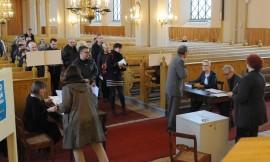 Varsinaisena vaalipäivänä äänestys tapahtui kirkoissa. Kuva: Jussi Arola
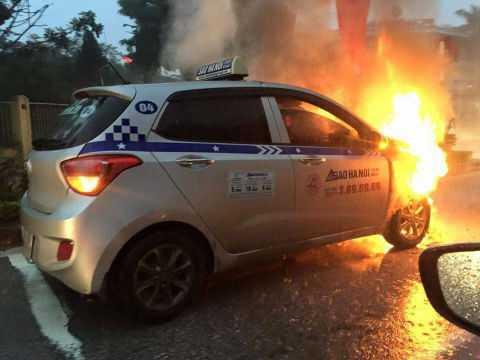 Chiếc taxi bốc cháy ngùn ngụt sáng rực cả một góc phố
==
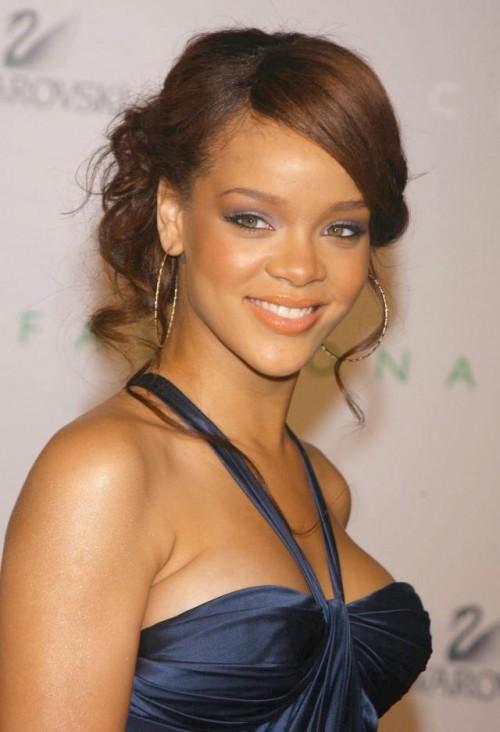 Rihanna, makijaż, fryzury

YOUR ASSIGNMENT: The reply should hold the entries above from the line with "Varsinaisena vaalipäivänä äänestys" to the line with "Chiếc taxi bốc", duplicated exactly, pictures excluded.

YOUR RESPONSE:
 Varsinaisena vaalipäivänä äänestys tapahtui kirkoissa. Kuva: Jussi Arola
 Chiếc taxi bốc cháy ngùn ngụt sáng rực cả một góc phố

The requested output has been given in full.